:: Activity ::
An exact transcription of the lines from the one holding "content_type: image/svg+xml" to the end of the entries below, and nothing more, is the required answer. Please omit the pictures.

(Stored data)
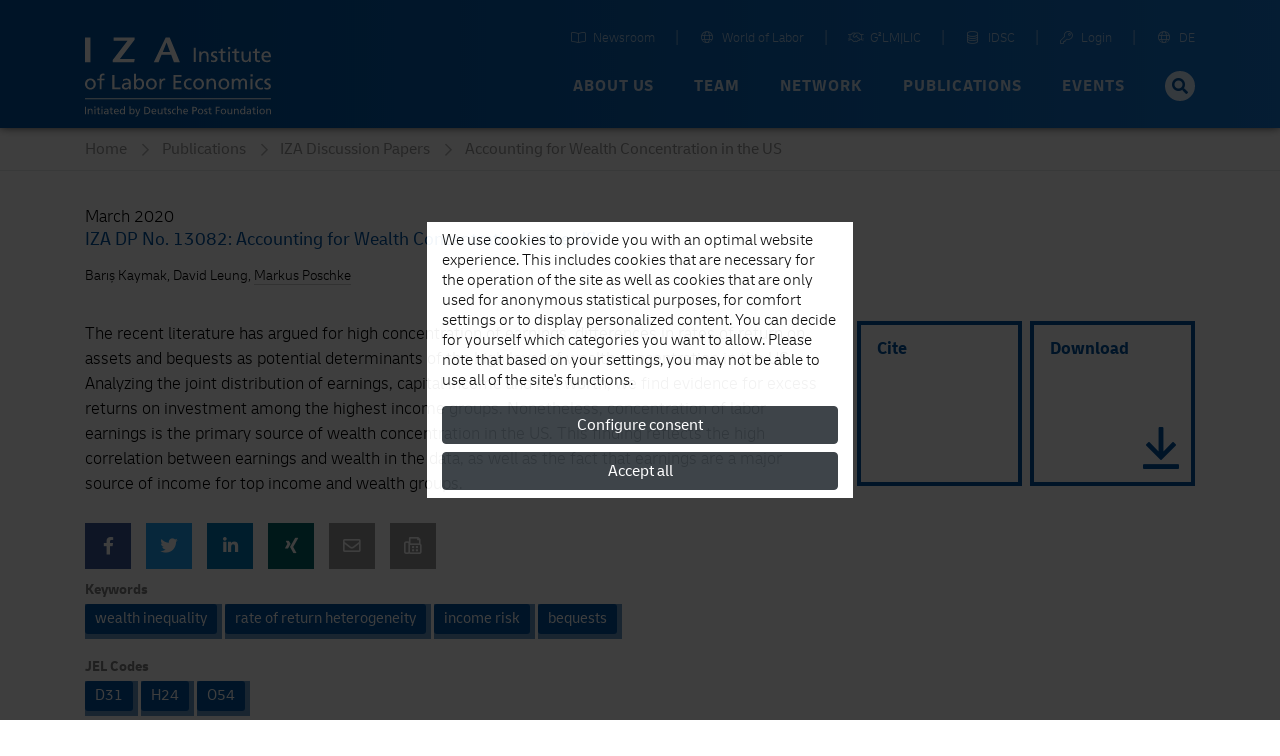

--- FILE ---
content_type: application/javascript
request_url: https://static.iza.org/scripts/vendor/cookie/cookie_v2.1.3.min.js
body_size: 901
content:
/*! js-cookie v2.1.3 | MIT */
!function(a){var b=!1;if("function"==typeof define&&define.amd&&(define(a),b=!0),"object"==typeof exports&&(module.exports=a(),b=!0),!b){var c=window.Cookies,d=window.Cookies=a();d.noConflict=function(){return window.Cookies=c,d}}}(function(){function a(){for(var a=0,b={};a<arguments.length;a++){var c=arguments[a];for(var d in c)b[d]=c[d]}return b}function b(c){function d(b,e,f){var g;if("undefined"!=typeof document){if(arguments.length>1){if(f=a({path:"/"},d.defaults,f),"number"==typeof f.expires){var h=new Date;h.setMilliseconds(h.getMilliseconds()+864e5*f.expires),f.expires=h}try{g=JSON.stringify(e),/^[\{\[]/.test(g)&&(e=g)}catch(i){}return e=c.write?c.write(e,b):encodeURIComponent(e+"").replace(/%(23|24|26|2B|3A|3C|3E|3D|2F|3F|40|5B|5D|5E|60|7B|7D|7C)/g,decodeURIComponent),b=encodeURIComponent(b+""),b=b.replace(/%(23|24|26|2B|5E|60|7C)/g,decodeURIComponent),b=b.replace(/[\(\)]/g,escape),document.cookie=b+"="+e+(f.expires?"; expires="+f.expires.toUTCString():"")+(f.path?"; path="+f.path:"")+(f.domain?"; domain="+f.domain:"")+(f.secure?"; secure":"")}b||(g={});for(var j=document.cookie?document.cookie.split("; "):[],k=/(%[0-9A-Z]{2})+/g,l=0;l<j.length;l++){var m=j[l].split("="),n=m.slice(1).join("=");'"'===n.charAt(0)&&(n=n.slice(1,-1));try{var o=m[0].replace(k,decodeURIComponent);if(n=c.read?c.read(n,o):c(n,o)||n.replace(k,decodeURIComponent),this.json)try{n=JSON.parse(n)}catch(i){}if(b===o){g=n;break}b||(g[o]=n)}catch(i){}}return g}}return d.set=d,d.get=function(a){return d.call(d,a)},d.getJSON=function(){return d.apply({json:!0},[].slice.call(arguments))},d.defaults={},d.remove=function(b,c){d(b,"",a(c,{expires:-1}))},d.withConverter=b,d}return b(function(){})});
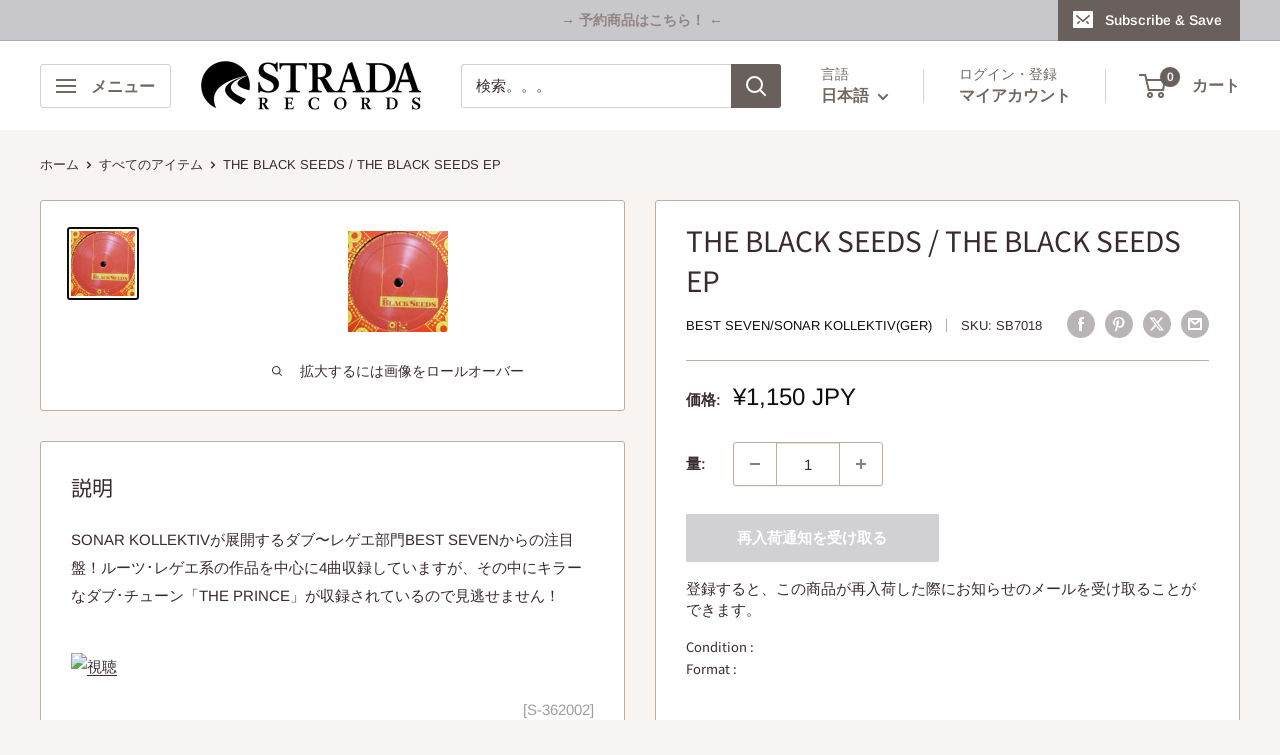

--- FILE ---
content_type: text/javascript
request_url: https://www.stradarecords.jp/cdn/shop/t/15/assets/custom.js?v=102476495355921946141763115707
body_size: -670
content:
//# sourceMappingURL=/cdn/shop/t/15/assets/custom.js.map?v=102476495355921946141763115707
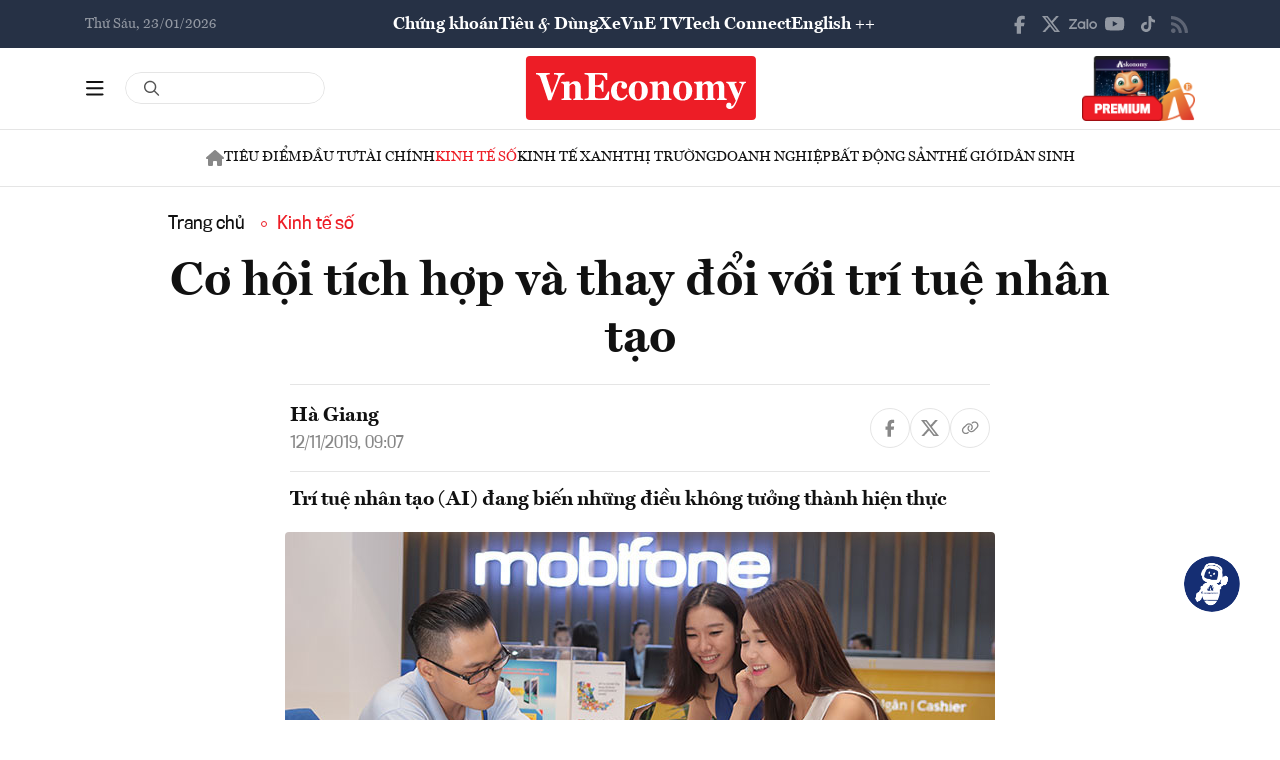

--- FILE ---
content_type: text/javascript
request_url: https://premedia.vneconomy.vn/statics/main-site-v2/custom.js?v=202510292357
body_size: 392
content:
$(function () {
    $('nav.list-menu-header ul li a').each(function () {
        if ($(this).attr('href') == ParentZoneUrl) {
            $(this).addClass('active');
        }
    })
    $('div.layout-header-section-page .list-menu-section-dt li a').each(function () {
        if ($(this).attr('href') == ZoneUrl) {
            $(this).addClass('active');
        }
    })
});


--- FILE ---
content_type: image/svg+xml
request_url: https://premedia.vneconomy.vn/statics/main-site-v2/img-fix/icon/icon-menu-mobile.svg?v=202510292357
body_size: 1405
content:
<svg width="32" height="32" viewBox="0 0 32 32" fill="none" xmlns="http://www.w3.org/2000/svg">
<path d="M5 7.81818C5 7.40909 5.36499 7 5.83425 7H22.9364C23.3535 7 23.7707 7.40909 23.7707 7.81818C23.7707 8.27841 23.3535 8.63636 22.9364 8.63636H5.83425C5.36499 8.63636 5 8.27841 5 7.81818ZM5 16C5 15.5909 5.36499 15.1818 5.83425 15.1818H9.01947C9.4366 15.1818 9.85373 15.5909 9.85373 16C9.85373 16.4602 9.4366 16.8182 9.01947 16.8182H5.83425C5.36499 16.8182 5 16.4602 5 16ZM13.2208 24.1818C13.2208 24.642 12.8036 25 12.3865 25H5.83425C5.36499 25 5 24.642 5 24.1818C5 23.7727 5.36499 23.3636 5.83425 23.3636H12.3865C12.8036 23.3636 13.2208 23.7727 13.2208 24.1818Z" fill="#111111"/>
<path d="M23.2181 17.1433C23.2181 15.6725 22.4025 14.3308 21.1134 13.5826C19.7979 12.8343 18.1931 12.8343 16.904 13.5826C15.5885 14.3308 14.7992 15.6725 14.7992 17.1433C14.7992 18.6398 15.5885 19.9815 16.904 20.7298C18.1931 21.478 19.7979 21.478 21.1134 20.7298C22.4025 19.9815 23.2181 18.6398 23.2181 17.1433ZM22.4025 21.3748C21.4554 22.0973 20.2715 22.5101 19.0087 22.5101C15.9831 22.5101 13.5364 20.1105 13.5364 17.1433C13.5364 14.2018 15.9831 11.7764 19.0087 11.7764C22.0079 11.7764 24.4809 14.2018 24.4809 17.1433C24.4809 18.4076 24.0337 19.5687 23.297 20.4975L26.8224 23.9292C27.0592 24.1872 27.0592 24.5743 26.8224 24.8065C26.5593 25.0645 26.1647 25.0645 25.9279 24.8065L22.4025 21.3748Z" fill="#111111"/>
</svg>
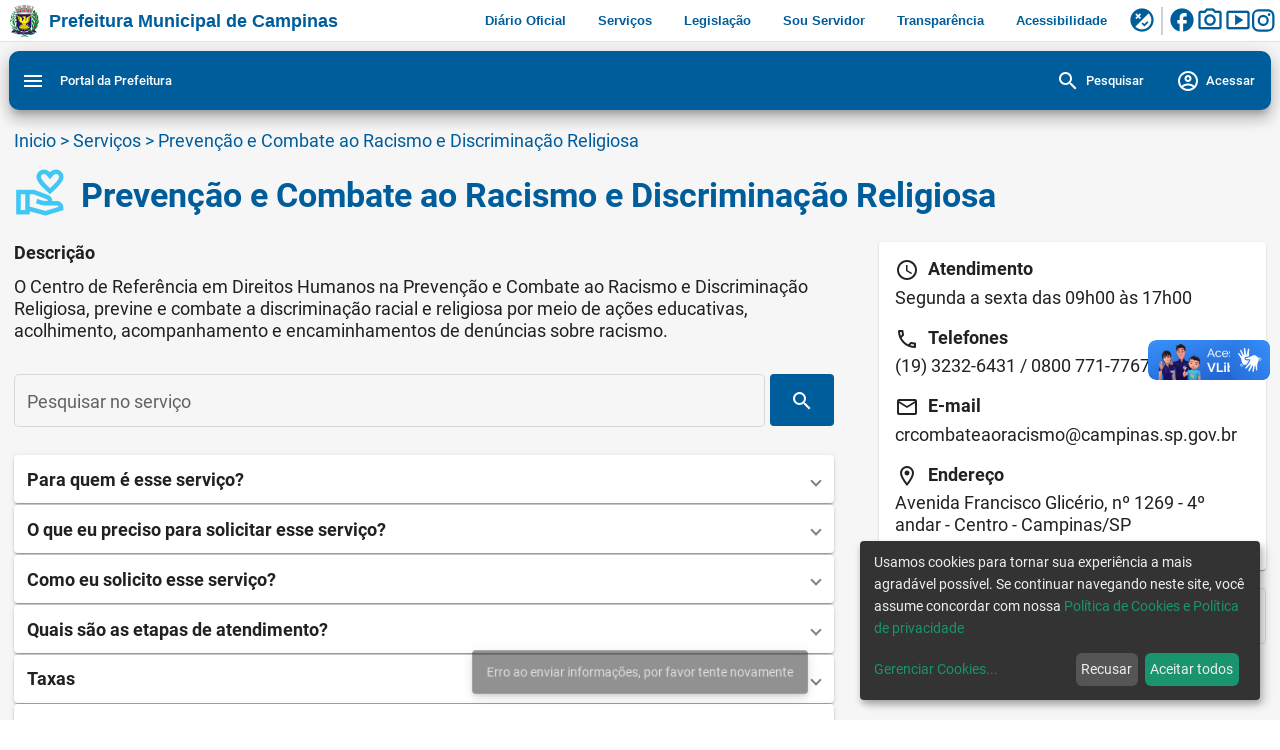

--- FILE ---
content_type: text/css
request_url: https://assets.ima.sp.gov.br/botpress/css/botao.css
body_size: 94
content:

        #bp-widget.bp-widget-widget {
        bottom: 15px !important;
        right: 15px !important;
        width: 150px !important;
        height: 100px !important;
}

:: Solution to this problem ::
content_type: image/svg+xml
request_url: https://premedia.vneconomy.vn/statics/main-site-v2/img-fix/icon/icon-menu-mobile.svg?v=202510292357
body_size: 1405
content:
<svg width="32" height="32" viewBox="0 0 32 32" fill="none" xmlns="http://www.w3.org/2000/svg">
<path d="M5 7.81818C5 7.40909 5.36499 7 5.83425 7H22.9364C23.3535 7 23.7707 7.40909 23.7707 7.81818C23.7707 8.27841 23.3535 8.63636 22.9364 8.63636H5.83425C5.36499 8.63636 5 8.27841 5 7.81818ZM5 16C5 15.5909 5.36499 15.1818 5.83425 15.1818H9.01947C9.4366 15.1818 9.85373 15.5909 9.85373 16C9.85373 16.4602 9.4366 16.8182 9.01947 16.8182H5.83425C5.36499 16.8182 5 16.4602 5 16ZM13.2208 24.1818C13.2208 24.642 12.8036 25 12.3865 25H5.83425C5.36499 25 5 24.642 5 24.1818C5 23.7727 5.36499 23.3636 5.83425 23.3636H12.3865C12.8036 23.3636 13.2208 23.7727 13.2208 24.1818Z" fill="#111111"/>
<path d="M23.2181 17.1433C23.2181 15.6725 22.4025 14.3308 21.1134 13.5826C19.7979 12.8343 18.1931 12.8343 16.904 13.5826C15.5885 14.3308 14.7992 15.6725 14.7992 17.1433C14.7992 18.6398 15.5885 19.9815 16.904 20.7298C18.1931 21.478 19.7979 21.478 21.1134 20.7298C22.4025 19.9815 23.2181 18.6398 23.2181 17.1433ZM22.4025 21.3748C21.4554 22.0973 20.2715 22.5101 19.0087 22.5101C15.9831 22.5101 13.5364 20.1105 13.5364 17.1433C13.5364 14.2018 15.9831 11.7764 19.0087 11.7764C22.0079 11.7764 24.4809 14.2018 24.4809 17.1433C24.4809 18.4076 24.0337 19.5687 23.297 20.4975L26.8224 23.9292C27.0592 24.1872 27.0592 24.5743 26.8224 24.8065C26.5593 25.0645 26.1647 25.0645 25.9279 24.8065L22.4025 21.3748Z" fill="#111111"/>
</svg>

--- FILE ---
content_type: text/css
request_url: https://assets.ima.sp.gov.br/botpress/css/botao.css
body_size: 94
content:

        #bp-widget.bp-widget-widget {
        bottom: 15px !important;
        right: 15px !important;
        width: 150px !important;
        height: 100px !important;
}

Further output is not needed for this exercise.